Make delayed enrollment try indefinitely #4727

blakerouse · 2024-05-09T15:02:48Z

What does this PR do?

Make delayed enrollment try indefinitely to enroll into Fleet.

Why is it important?

In some cases when a new machine comes online with delayed enrollment it doesn't have network access immediately so the enrollment needs to keep trying until it is able to successfully enroll into Fleet.

Checklist

My code follows the style guidelines of this project
I have commented my code, particularly in hard-to-understand areas
~~[ ] I have made corresponding changes to the documentation~~
~~[ ] I have made corresponding change to the default configuration files~~
~~[ ] I have added tests that prove my fix is effective or that my feature works~~
I have added an entry in ./changelog/fragments using the changelog tool
I have added an integration test or an E2E test

Disruptive User Impact

Doesn't disrupt the user, it provides the more reliability for delayed enrollment.

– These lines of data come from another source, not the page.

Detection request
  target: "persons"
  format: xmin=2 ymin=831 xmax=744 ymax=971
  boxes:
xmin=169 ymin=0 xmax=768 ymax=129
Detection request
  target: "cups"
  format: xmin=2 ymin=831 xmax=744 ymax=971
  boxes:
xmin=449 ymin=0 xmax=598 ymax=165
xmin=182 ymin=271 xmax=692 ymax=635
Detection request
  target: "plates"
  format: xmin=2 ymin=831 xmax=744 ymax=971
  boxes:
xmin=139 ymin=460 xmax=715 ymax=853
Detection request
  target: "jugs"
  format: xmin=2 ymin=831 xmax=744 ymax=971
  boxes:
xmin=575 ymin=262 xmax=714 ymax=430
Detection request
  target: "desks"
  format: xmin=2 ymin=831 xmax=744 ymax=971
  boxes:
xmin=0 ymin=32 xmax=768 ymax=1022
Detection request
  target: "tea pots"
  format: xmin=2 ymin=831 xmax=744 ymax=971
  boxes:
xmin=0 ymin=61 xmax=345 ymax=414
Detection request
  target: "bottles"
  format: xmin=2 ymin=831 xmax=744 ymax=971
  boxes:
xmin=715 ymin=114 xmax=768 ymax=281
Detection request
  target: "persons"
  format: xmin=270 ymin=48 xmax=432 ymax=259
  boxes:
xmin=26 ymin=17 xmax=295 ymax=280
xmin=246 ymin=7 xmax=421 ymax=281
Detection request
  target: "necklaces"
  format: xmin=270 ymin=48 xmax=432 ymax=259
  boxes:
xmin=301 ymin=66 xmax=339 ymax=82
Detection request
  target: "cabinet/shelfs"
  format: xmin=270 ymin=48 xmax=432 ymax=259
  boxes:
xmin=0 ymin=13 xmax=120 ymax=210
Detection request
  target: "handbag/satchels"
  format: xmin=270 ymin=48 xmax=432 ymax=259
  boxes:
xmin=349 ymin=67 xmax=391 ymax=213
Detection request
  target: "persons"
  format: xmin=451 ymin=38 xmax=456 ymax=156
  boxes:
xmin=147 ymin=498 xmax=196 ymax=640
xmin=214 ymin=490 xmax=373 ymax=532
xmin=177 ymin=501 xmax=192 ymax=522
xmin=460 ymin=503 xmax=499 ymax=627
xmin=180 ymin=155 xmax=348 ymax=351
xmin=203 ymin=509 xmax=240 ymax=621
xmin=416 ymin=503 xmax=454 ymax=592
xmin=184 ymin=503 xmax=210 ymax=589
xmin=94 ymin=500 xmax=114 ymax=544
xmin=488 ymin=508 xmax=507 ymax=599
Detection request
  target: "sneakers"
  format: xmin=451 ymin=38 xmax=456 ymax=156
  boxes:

How to test this PR locally

Install with --delay-enroll
Manually start the Elastic Agent service
Should enroll and then run.

Related issues

Closes Elastic Agent service configured with delayed enrollment exits when it cannot connect. #4716

elasticmachine · 2024-05-09T15:02:51Z

Pinging @elastic/elastic-agent-control-plane (Team:Elastic-Agent-Control-Plane)

strawgate · 2024-05-09T15:06:11Z

one thing that we might want to consider is having the service report "started" earlier in the process so that the service does flap instead of the service showing as "running" but not actually doing anything?

cmacknz · 2024-05-09T17:26:02Z

Yeah I am concerned that this will make true failed enrolments harder to debug and notice, as the agent process will just appear deadlocked. I am thinking of failures like the "we forget we had a proxy" case or an invalid enrollment token or something.

I think we should look at solutions that behave better in the case of failure first:

Doing the delayed enrollment asynchronously so that the agent is still response, but if we do it late enough I think we have to re-exec, which potentially runs into this problem of exiting before Windows thinks we've started again.
Moving the point where we report ourselves as running to Windows out of the goroutine so that it is guaranteed to happen first before we can exit, and seeing if Windows then properly handles restarts. Elastic Agent service configured with delayed enrollment exits when it cannot connect. #4716 (comment). I do wonder if we also need a way to detect that windows has received+processed the svc.Running event before we exit, in case it is not enough to just have sent it and assuming it gets processed in time.

There is a chance we need a combination of both of those things.

blakerouse · 2024-05-09T18:00:30Z

Yeah I am concerned that this will make true failed enrolments harder to debug and notice, as the agent process will just appear deadlocked. I am thinking of failures like the "we forget we had a proxy" case or an invalid enrollment token or something.

If any of that is wrong then it should still keep retrying. It will be logged that it cannot enroll and the Elastic Agent will stay running occurring to the WIndows service manager.

I think we should look at solutions that behave better in the case of failure first:

Doing the delayed enrollment asynchronously so that the agent is still response, but if we do it late enough I think we have to re-exec, which potentially runs into this problem of exiting before Windows thinks we've started again.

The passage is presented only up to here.